*YOUR TASK:* As you restate the entries, keep every word intact and leave out whatever images they hold.

*EXERCISE INPUTS:*
▼▼▼

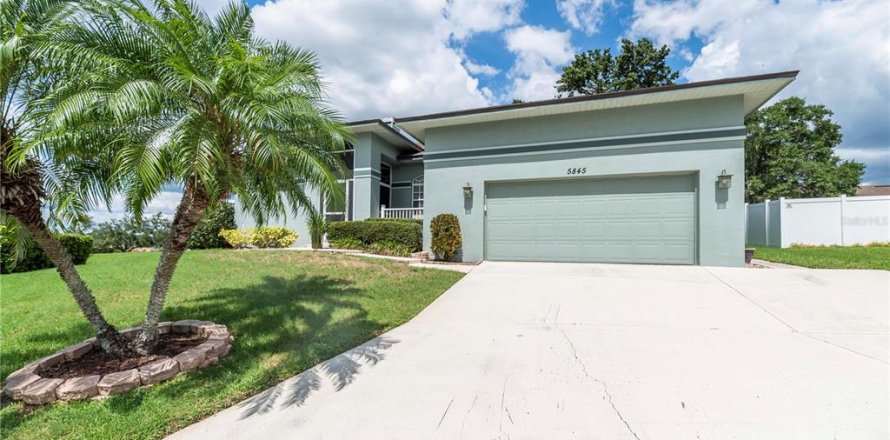Casa en Lakeland, Florida 3 dormitorios, 273.97 m2 № 1915793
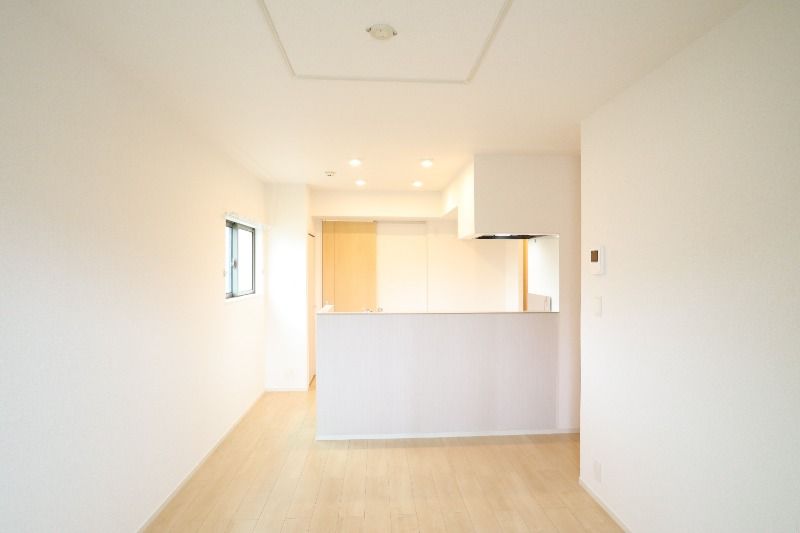 �y�����E���r���O�z�@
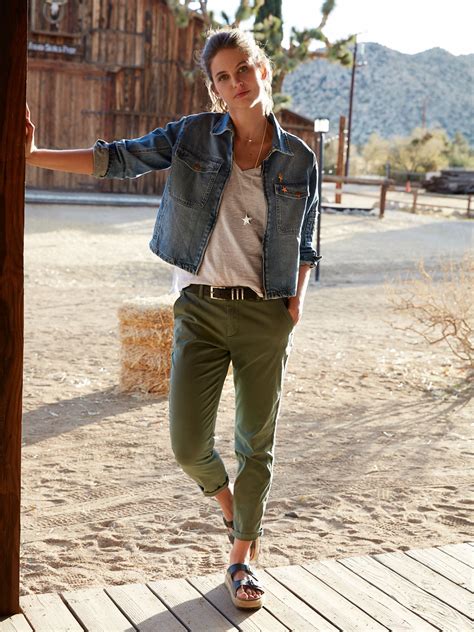 What To Wear With Black Chinos Female at Francis Walter blog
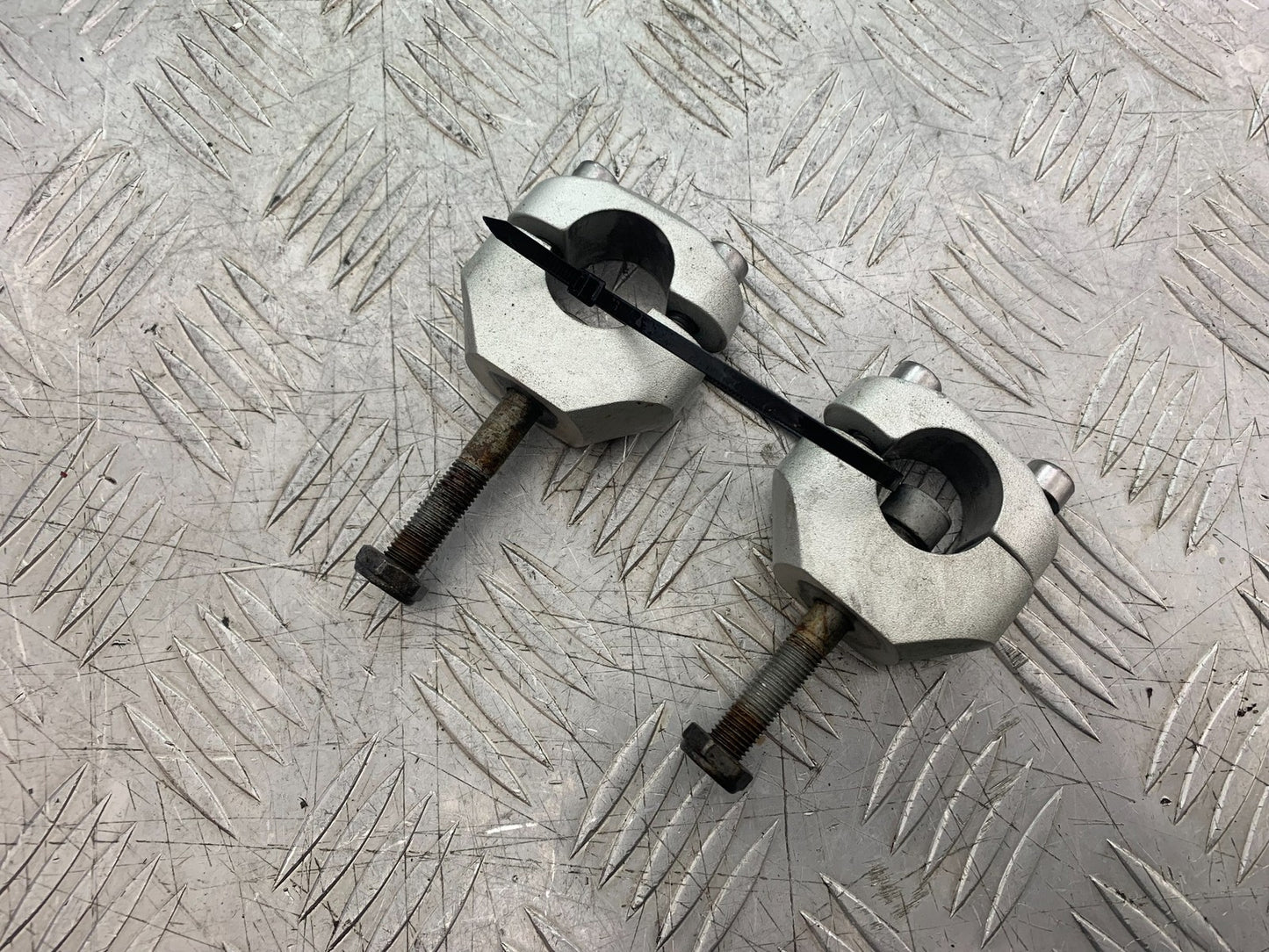 TRIUMPH 675 STREET TRIPLE R HANDLEBAR CLAMPS  YEAR 2013 - 2016 (CMB1221)
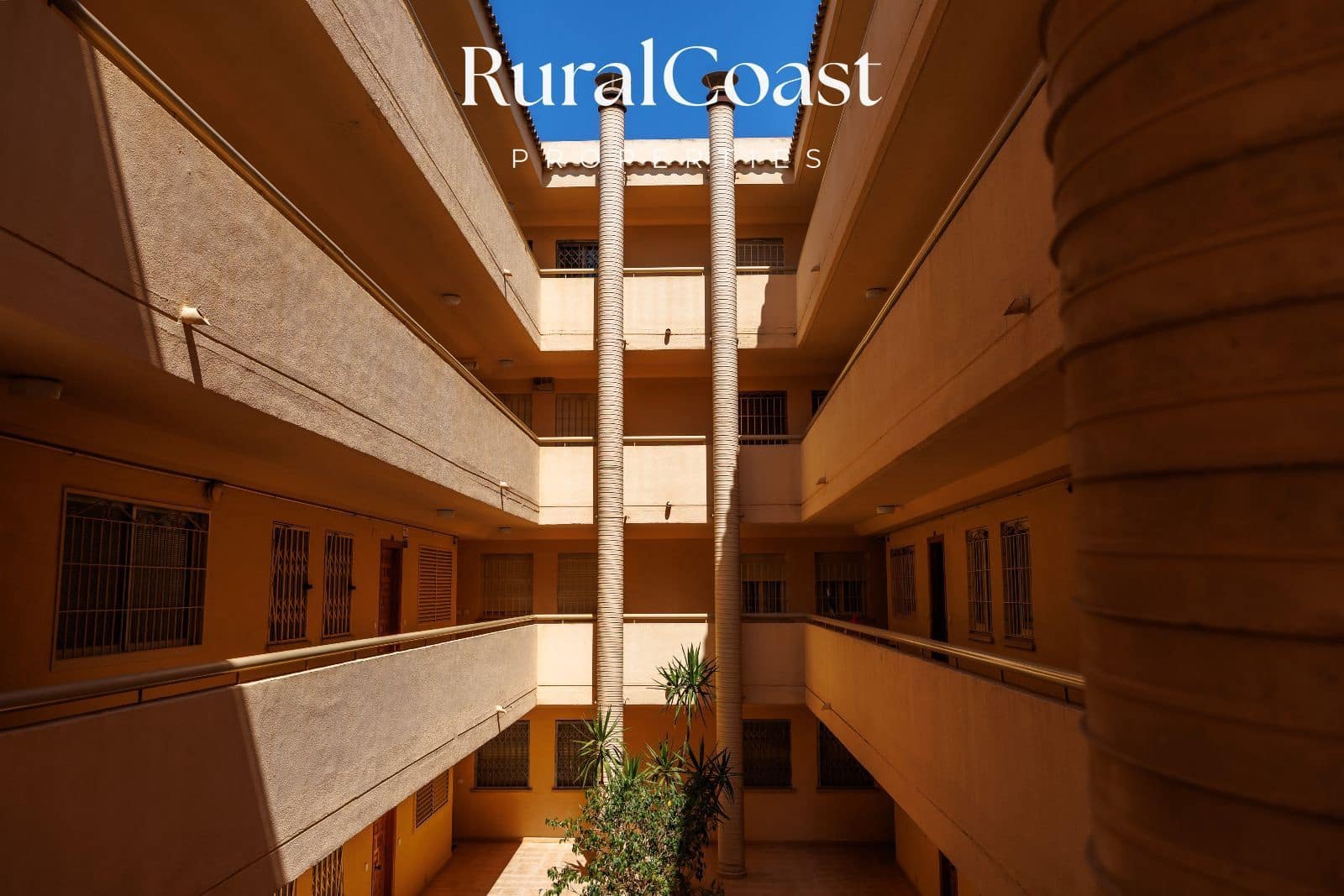 2 bedroom Flat for sale in El Campello with pool garage - € 295,000 (Ref: 9998009)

▲▲▲

*RESPONSE AREA:*
Casa en Lakeland, Florida 3 dormitorios, 273.97 m2 № 1915793
 �y�����E���r���O�z�@
 What To Wear With Black Chinos Female at Francis Walter blog
 TRIUMPH 675 STREET TRIPLE R HANDLEBAR CLAMPS  YEAR 2013 - 2016 (CMB1221)
 2 bedroom Flat for sale in El Campello with pool garage - € 295,000 (Ref: 9998009)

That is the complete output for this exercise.